Pavani
- Arohanam: S R₁ G₁ M₂ P D₂ N₃ Ṡ
- Avarohanam: Ṡ N₃ D₂ P M₂ G₁ R₁ S

= Pavani (raga) =

41st raga in the Melakarta

Pavani (pronounced pāvani, meaning the purifier) is a rāgam in Carnatic music (musical scale of South Indian classical music). It is the 41st melakarta rāgam in the 72 melakarta rāgam system of Carnatic music. It is called Kumbhini in Muthuswami Dikshitar school of Carnatic music.

== Structure and Lakshana ==

Pavani scale with shadjam at C

It is the 5th rāgam in the 7th chakra Rishi. The mnemonic name is Rishi-Ma. The mnemonic phrase is sa ra ga mi pa dhi nu.
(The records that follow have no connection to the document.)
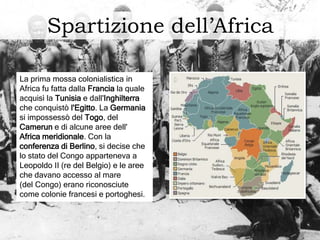 Spartizione dell’Africa
La prima mossa colonialistica in
Africa fu fatta dalla Francia la quale
acquisì la Tunisia e dall'Inghilterra
che conquistò l'Egitto. La Germania
si impossessò del Togo, del
Camerun e di alcune aree dell'
Africa meridionale. Con la
conferenza di Berlino, si decise che
lo stato del Congo apparteneva a
Leopoldo II (re del Belgio) e le aree
che davano accesso al mare
(del Congo) erano riconosciute
come colonie francesi e portoghesi.
 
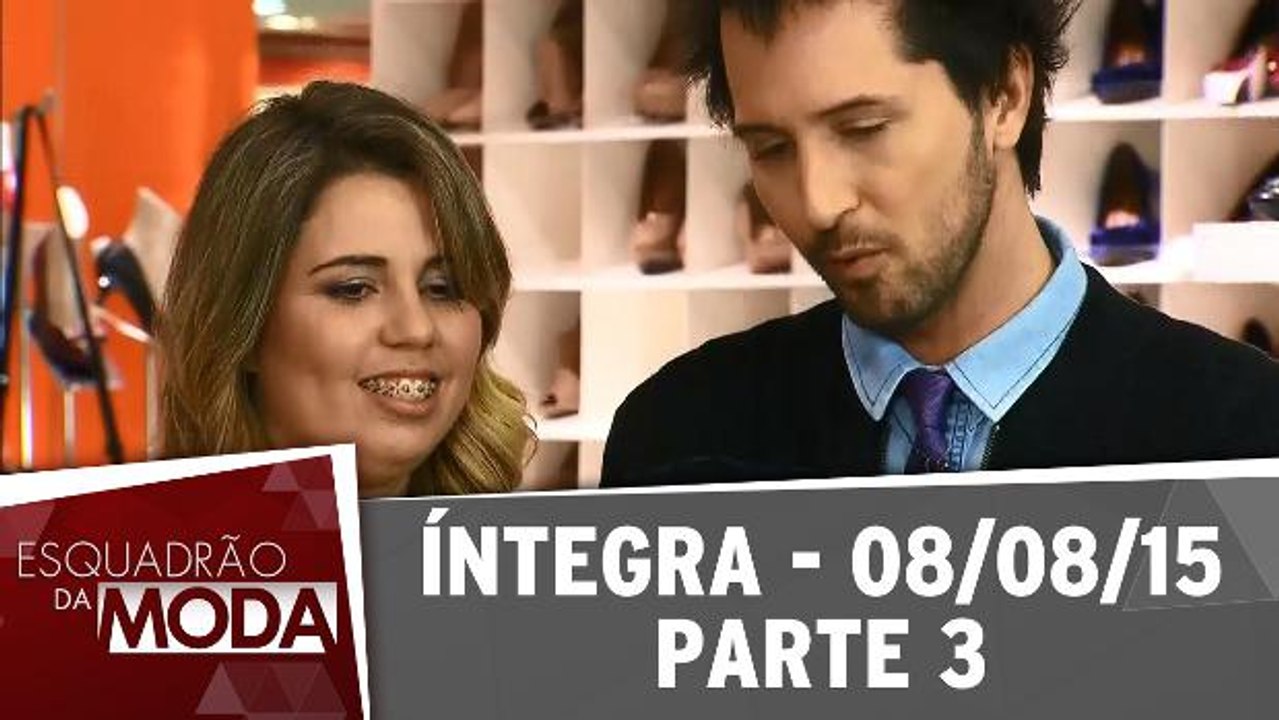 Esquadrão da Moda - 08.08.15 - Parte 3
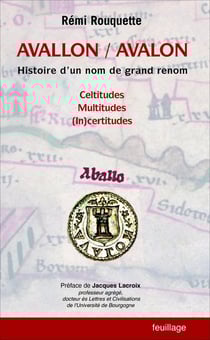 Avallon / Avalon : Histoire d'un nom de grand renom : Celtitudes, Multitudes, (In)certitudes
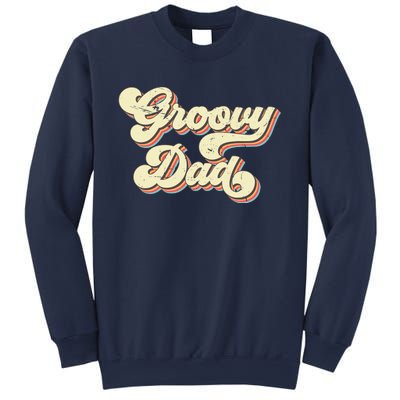 Groovy Dad Retro 70s Aesthetic Vintage Papa FatherS Day Sweatshirt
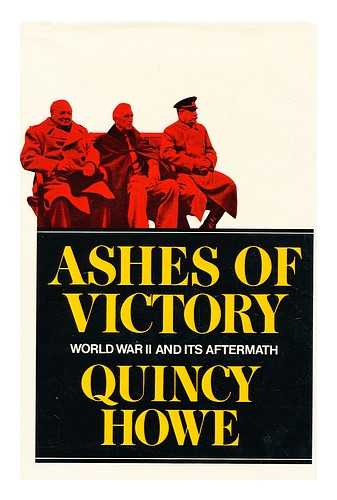 HOWE, QUINCY (1900-) - Ashes of Victory; World War II and its Aftermath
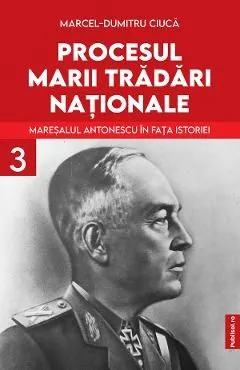 Procesul marii tradari nationale Vol.3 de Marcel-dumitru Ciuca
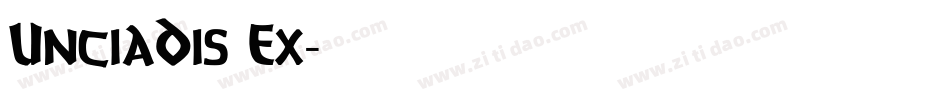 UnciaDis Ex字体转换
Its ' structure is as follows (see swaras in Carnatic music for details on below notation and terms):

The notes used in this scale are shuddha rishabham, shuddha gandharam, prati madhyamam, chathusruthi dhaivatham and kakali nishadham. It is a sampurna rāgam – a rāgam that has all seven swaras (notes). It is the prati madhyamam equivalent of Manavati, which is the 5th melakarta scale.